Дззззз… Грубо напугав, громким колоколом, неожиданно зазвонил в тишине Томкин сотовый телефон… Арчичек! – Мгновенно воспряв, сама себя обрадовала Тамара, вспорхнув с ложа… Нет, увы, это был не Арчи. Это была Ленка. Та, которая тоже фанатка, лучшая, во всех смыслах продвинутая, признанная в Волобуевске красавица, у неё единственной из фанаток отпадный, улётный планшетник. И сама она была вся отпадная. И фигура, и руки, и… глаза с причёской… Брови вообще, как два коромысла, нет, как два крыла… В прошлом году она закончила среднюю школу с серебряной медалью. С серебряной! Единственная на всю школу медалистка. Единственная! И не важно, что школа была малокомплектной, что выпускников было всего девять человек. Главное, была среди них медалистка. Одна! Это Ленка. До золотой медали ей не хватило одного балла. Классная и директриса с завучем безуспешно мучились вопросом, как, не нарушая закон и этику, натянуть Ленке один балл. Предлагали Ленке даже пересдать, но она отказалась. Потому что принципиальная.
Своим нежданным, в данный момент, появлением, Ленка помешала свершиться задуманной Томкой мести. Вся причина её появления была в том, что не стала Ленка выпрашивать у матери деньги на праздничное платье, в тайне от неё достала из шкафа девичий материн сарафан, лёгкий воздушный, в голубенький горошек, прибросила на себя, глядя в зеркало отметила, пойдёт. Главное, под цвет глаз, и фигуру подчеркнёт. Натянув сапоги и зимнюю шубку с капюшоном, побежала к подруге. Тамара, Томка, уже с седьмого класса считалась первой в школе швеёй-мастерицей. Лучшей. Даже модельером, по местным меркам. Сейчас, после школы, на дому, шила-расшивала-ушивала, порой когда для матери, когда её подругам, знакомым тех подруг, которые просто знакомые или где-то что-то услышали-прознали, – разные платья, сарафаны, жакеты, юбки. Причём, шила качественно и не дорого. Два этих важных фактора создавали Томке в Волобуевске постоянную и стойкую клиентуру. И славу.
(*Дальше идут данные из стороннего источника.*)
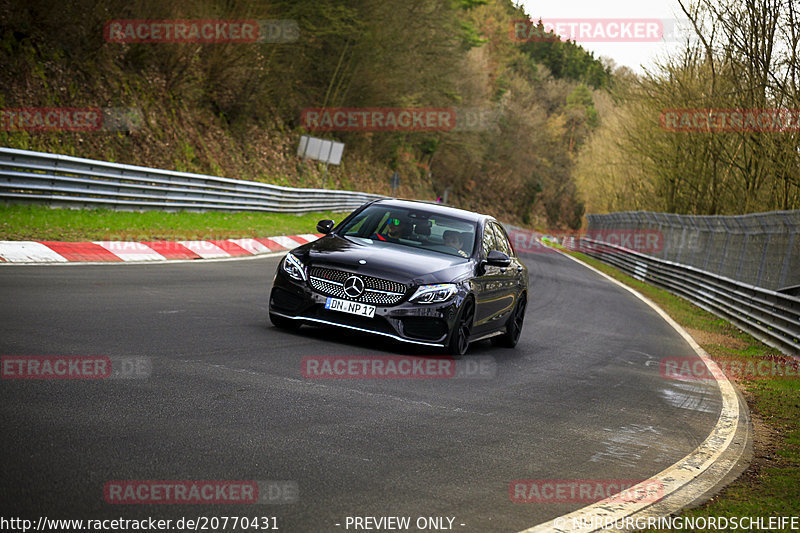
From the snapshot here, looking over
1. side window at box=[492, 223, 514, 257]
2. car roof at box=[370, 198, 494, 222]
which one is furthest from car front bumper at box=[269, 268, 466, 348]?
side window at box=[492, 223, 514, 257]

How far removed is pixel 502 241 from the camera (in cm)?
1175

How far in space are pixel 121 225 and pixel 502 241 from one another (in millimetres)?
9265

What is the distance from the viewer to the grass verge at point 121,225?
14.8 m

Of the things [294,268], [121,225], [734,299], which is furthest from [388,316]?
[734,299]

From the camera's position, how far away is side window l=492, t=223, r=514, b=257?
454 inches

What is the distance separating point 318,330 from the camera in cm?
1008

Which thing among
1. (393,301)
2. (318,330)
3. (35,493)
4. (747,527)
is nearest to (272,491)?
(35,493)

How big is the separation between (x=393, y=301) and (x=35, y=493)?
17.5 feet

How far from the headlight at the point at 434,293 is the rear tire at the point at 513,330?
2.36 m

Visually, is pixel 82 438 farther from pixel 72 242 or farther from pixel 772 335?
pixel 772 335

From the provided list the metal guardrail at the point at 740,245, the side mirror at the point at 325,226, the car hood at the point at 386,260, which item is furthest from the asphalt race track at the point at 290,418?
the metal guardrail at the point at 740,245

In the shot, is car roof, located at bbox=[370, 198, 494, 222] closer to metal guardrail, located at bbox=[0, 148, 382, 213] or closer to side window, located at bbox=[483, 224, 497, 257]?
side window, located at bbox=[483, 224, 497, 257]

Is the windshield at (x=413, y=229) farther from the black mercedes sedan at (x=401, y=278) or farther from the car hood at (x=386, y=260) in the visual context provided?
the car hood at (x=386, y=260)

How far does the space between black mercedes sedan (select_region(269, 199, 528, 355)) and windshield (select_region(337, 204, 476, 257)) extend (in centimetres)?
1
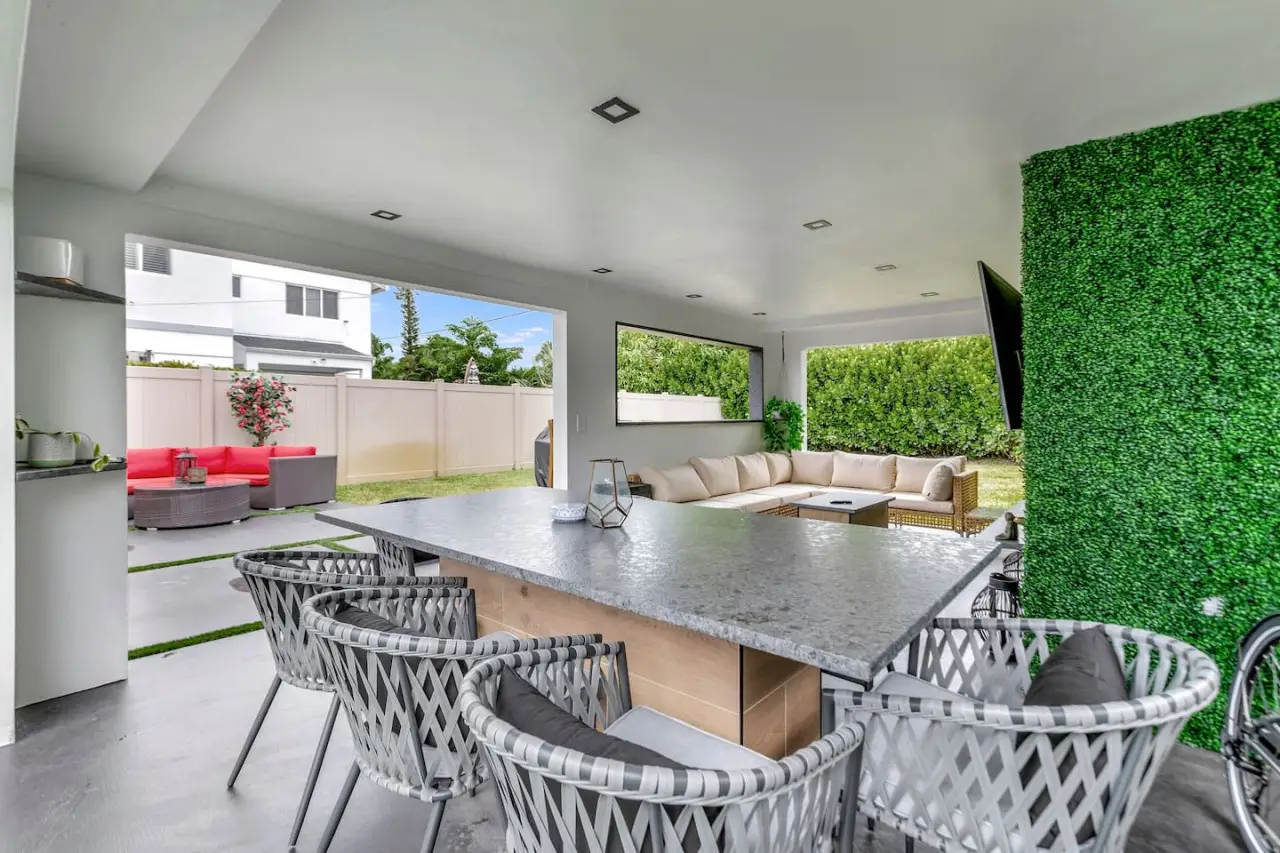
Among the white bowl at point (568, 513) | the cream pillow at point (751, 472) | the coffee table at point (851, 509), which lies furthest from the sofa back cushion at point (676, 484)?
the white bowl at point (568, 513)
– Томка, привет. Ты дома? Жди, сейчас буду. – Сообщила Ленка по телефону, и не слушая ответ, отключилась.
Тамара с облегчением всплеснула руками, уход из жизни прерывался, вернее откладывался, принялась быстро устранять следы трагического приготовления.
– Томочка, бросай всё, есть работа. – Вваливаясь в Томкину квартиру, бодро заявила Ленка, на секунду обеспокоилась, глянув на Томкино лицо. – А ты что такая кислая? – Решительно махнула рукой. – Забудь. Мы тебе другого найдём. Ещё и лучше! Слушай…
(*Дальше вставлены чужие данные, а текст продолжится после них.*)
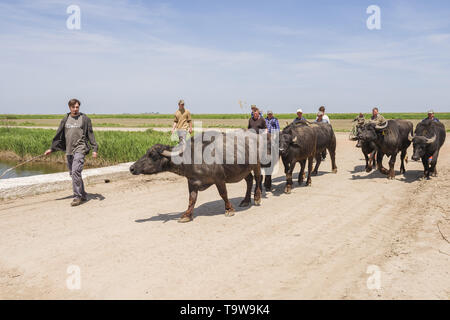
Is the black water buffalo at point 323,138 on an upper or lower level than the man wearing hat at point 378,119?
lower

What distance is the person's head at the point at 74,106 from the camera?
8.04 m

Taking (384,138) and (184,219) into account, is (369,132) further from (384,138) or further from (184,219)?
(184,219)

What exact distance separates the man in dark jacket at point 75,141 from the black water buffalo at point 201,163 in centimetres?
200

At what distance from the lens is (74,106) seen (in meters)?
8.08

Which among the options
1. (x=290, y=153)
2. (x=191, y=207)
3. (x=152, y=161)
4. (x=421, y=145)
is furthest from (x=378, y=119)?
(x=152, y=161)

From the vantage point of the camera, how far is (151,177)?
11.6m

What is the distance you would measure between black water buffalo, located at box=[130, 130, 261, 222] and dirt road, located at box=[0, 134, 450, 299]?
66 cm

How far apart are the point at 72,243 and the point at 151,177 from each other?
19.6 ft

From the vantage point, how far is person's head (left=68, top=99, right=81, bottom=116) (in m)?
8.04

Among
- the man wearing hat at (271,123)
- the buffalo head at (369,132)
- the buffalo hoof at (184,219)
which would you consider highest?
the man wearing hat at (271,123)
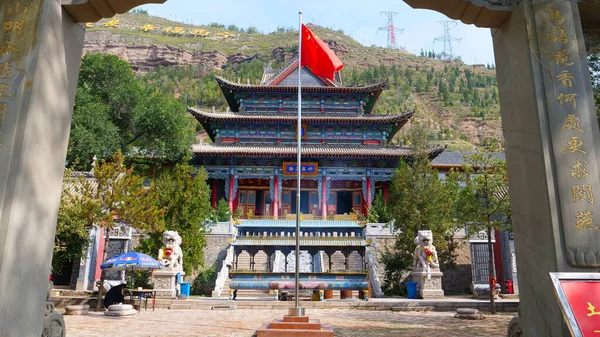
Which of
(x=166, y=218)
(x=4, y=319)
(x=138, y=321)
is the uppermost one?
(x=166, y=218)

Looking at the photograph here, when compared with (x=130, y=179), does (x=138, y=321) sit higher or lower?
lower

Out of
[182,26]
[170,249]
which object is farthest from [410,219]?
[182,26]

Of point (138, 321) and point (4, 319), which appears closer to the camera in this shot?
point (4, 319)

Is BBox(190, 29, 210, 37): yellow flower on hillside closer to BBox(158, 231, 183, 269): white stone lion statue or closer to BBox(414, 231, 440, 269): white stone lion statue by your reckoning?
BBox(158, 231, 183, 269): white stone lion statue

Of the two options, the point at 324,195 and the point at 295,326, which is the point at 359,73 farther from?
the point at 295,326

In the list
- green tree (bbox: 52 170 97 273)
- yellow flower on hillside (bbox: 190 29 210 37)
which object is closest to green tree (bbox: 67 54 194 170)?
green tree (bbox: 52 170 97 273)

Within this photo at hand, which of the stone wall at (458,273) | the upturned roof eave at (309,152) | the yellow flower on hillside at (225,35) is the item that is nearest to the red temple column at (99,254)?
the upturned roof eave at (309,152)

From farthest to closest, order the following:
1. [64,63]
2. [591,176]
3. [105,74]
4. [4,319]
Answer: [105,74] < [64,63] < [591,176] < [4,319]

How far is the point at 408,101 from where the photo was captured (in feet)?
295

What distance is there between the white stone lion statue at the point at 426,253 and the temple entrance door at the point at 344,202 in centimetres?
1554

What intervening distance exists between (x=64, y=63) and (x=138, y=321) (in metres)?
7.18

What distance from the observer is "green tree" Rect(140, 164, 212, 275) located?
17.2m

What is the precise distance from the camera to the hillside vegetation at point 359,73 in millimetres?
83625

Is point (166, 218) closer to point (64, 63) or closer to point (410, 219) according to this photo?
point (410, 219)
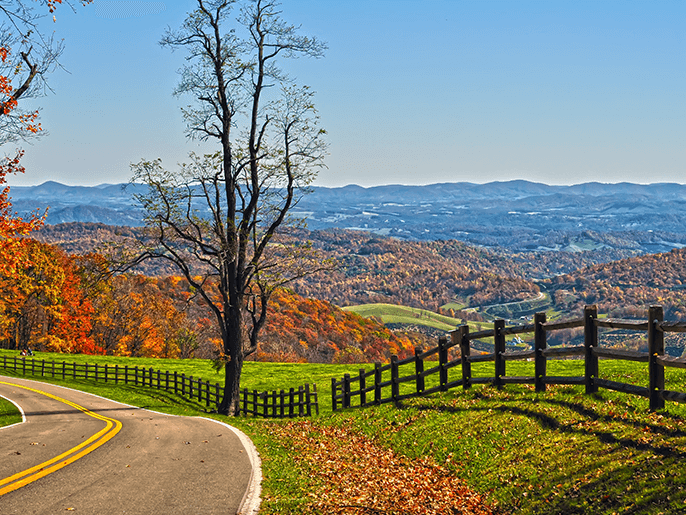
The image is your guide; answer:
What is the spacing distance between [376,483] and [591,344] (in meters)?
5.16

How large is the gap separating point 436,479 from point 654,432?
378 centimetres

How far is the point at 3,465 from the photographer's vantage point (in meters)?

Юная мастерица Ленкиному появлению удивилась меньше, чем её заказу. Ленка, умница, не даром что медалистка, так далеко загадывала, что тебе местный глава Волобуевска. Оказывается, Ленка собиралась ехать с музыкантами и в Москву, и по зарубежным странам. Только нужно сшить новое платье, вернее перешить. Ооо, у Томки округлились и без того круглые безбровые глаза. Ууу, воскликнула она, я тоже поеду, я тоже хочу. Дальше больше. И дня не прошло, каким-то образом эта идея возникла и других фанаток. Наверное, витала в воздухе, как запахи на скотном дворе, нет, не правильно, как лёгкие французские духи на Монмартре. У Томки собрались почти все фанатки, и все с одной идеей, скроить, сшить, подогнать по фигуре отпадные наряды, чтоб выглядеть, чтобы соответствовать.
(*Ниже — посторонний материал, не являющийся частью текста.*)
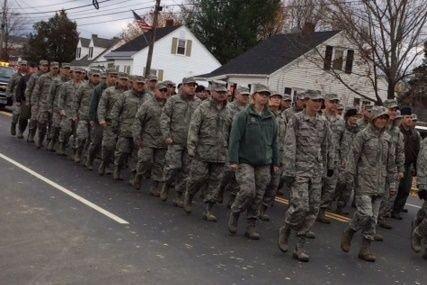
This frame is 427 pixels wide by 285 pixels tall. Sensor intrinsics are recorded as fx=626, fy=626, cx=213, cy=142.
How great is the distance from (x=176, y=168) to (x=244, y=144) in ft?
7.59

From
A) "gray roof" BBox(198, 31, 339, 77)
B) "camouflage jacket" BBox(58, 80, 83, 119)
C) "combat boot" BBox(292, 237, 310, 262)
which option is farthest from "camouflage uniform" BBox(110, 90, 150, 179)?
"gray roof" BBox(198, 31, 339, 77)

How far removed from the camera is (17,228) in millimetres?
7652

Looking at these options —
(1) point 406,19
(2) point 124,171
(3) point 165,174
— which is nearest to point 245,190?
(3) point 165,174

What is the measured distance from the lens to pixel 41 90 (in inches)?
633

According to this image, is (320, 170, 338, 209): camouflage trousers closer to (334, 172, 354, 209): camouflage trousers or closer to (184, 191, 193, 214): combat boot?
(334, 172, 354, 209): camouflage trousers

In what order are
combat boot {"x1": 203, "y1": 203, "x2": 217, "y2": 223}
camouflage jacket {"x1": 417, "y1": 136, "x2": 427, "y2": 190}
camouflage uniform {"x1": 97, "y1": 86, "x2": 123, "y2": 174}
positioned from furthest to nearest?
camouflage uniform {"x1": 97, "y1": 86, "x2": 123, "y2": 174} < combat boot {"x1": 203, "y1": 203, "x2": 217, "y2": 223} < camouflage jacket {"x1": 417, "y1": 136, "x2": 427, "y2": 190}

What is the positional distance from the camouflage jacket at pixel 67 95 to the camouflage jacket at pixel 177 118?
15.7 ft

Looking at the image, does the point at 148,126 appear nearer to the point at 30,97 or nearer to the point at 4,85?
the point at 30,97

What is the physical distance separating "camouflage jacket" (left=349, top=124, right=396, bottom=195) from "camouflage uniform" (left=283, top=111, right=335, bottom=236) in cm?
54

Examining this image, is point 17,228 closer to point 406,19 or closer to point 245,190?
point 245,190

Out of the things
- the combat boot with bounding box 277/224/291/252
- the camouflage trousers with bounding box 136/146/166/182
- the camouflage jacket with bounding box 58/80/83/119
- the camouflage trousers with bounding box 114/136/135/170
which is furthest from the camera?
the camouflage jacket with bounding box 58/80/83/119

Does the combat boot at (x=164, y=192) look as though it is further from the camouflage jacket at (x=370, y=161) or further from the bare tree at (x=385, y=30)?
the bare tree at (x=385, y=30)

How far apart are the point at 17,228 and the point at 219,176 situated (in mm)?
3288

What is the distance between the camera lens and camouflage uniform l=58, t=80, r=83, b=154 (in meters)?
14.7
Все знали, в группе фанаток Томка была на последних ролях, не так клёво выглядела. Лицом и фигурой не вышла, тонкие косички, бровей нет, грудь первого размера, ноги не от ушей, и влюблена была, все видели, в красавчика Арчи, в барабанщика, что, конечно же, безнадёжно. Она была старше Арчи на два года. Старуха. Что было для неё приговором. От этого Томка часто плакала. Музыканты думали, это от умиления за их исполнительское мастерство, а девчонки знали, нет, от любовной безнадёжности. Но в данный момент, швея-мотористка была в «ударе», находилась в центре внимания, в центре любви своих товарок. Была швеёй, была волшебницей, была… кутюрье. Да, кутюрье! Была уверена, теперь Арчи в неё точно влюбится. Тем более, например, когда они будут в Париже, или Лондоне, или…
Долго девчонки выбирали для себя в Ленкином планшетнике модели из журналов «Гламур», «Vogue», «WWWoman», не обошли и «Cosmopolitan» России, даже устали. Тамара, та вообще, терялась в потоке девчачьего визга и восторга заказчиц: «а мне это, и это, а отсюда вот так чтобы и сюда, вниз, без складок, до пола…». Фанатки встали в очередь.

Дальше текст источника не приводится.